Raw data
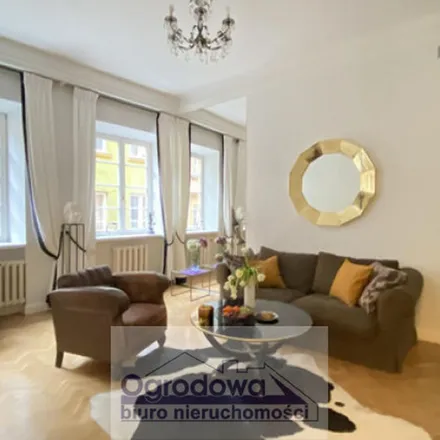 Rent this 3 bed apartment on Piwna 20/26 in 00-265 Warsaw, Poland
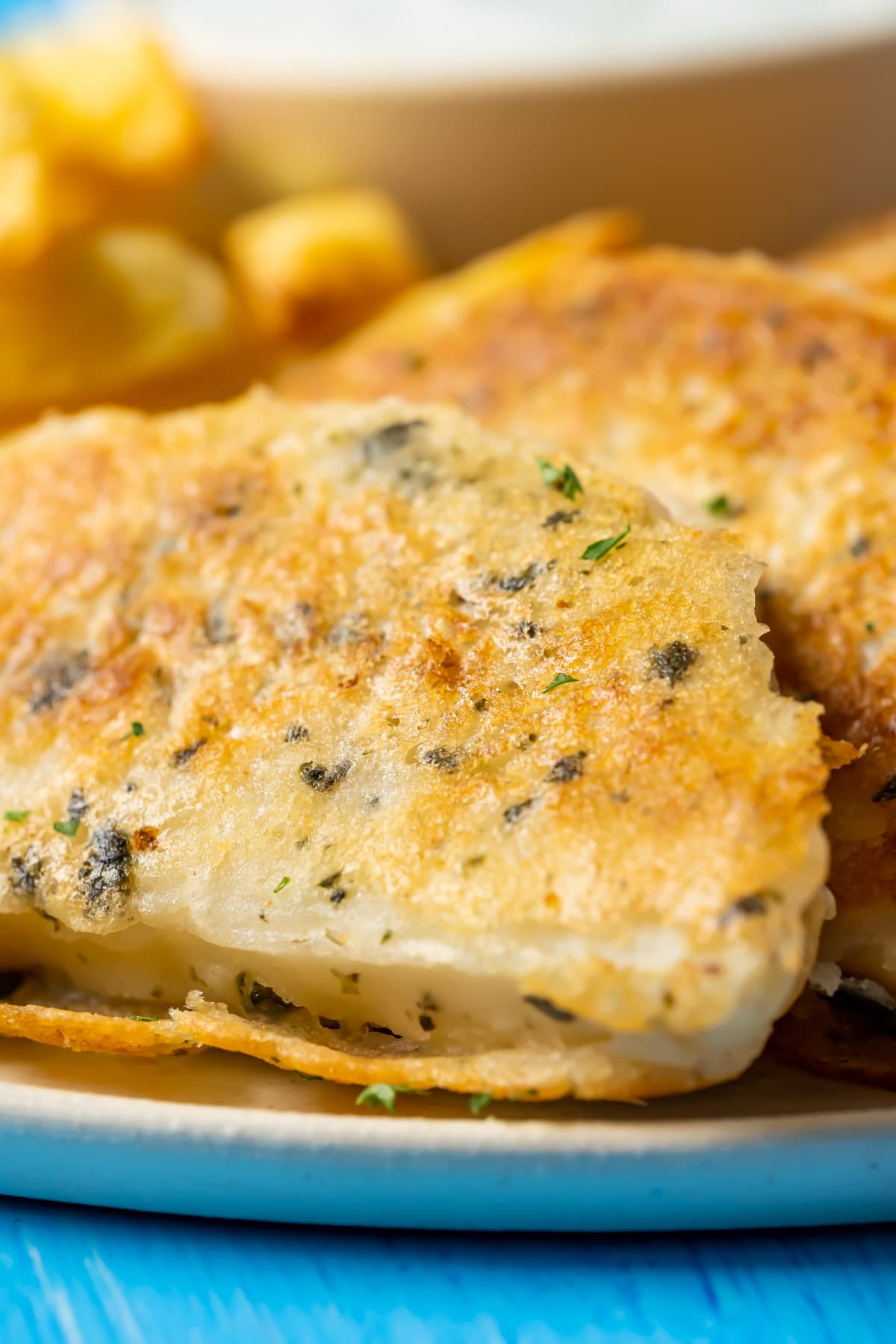 Beer battered vegan fish with chips, vegan tartar sauce and fresh lemon on a plate.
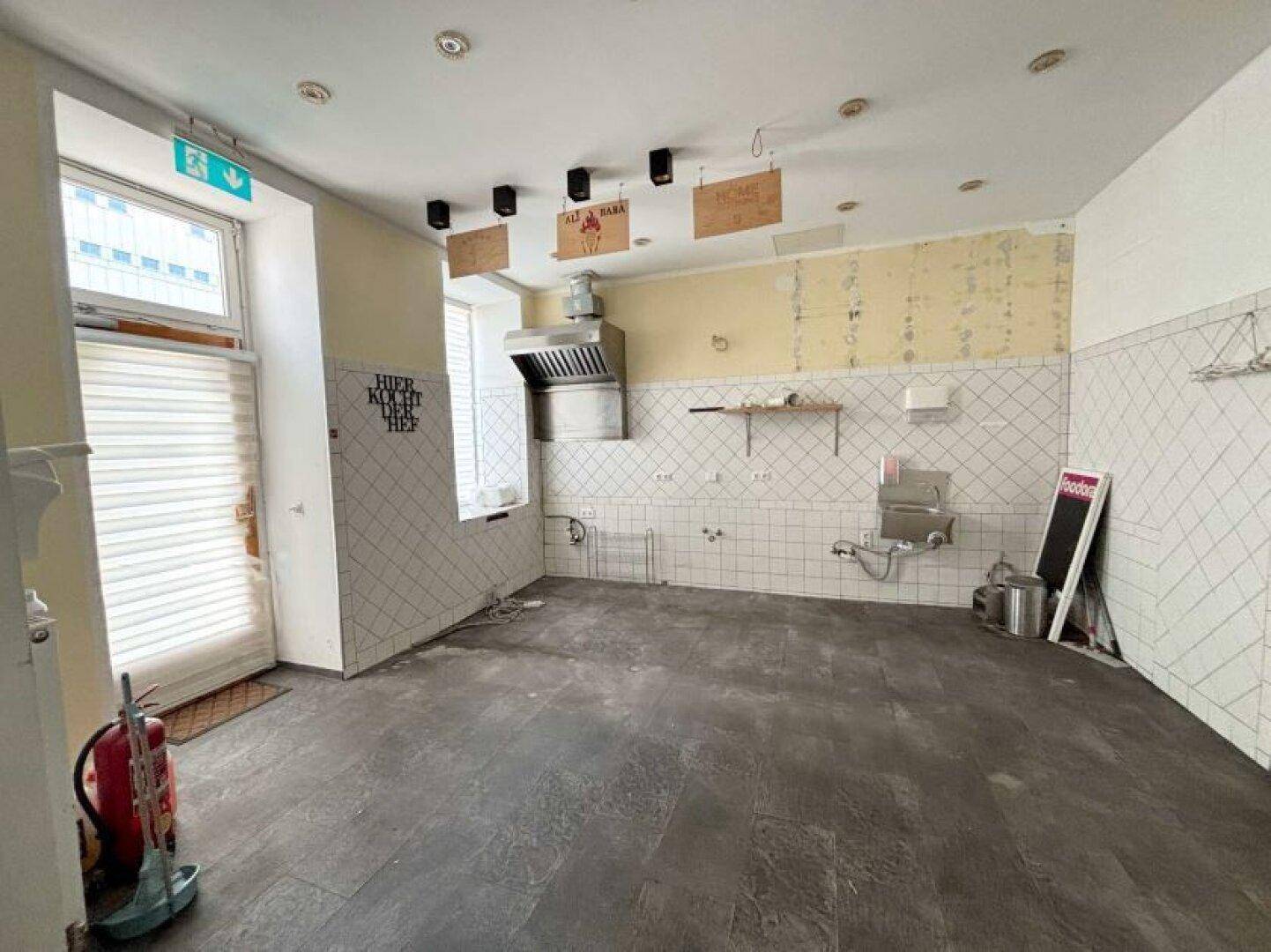 Weitläufige Gewerbeküche mit gefliesten Wänden, Dunstabzugshaube und viel Tageslicht.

What to produce
Only the lines from the one containing "Beer battered vegan" through the end of the listing above should be reproduced, exactly as they stand. Leave the pictures out.

Your response
 Beer battered vegan fish with chips, vegan tartar sauce and fresh lemon on a plate.
 Weitläufige Gewerbeküche mit gefliesten Wänden, Dunstabzugshaube und viel Tageslicht.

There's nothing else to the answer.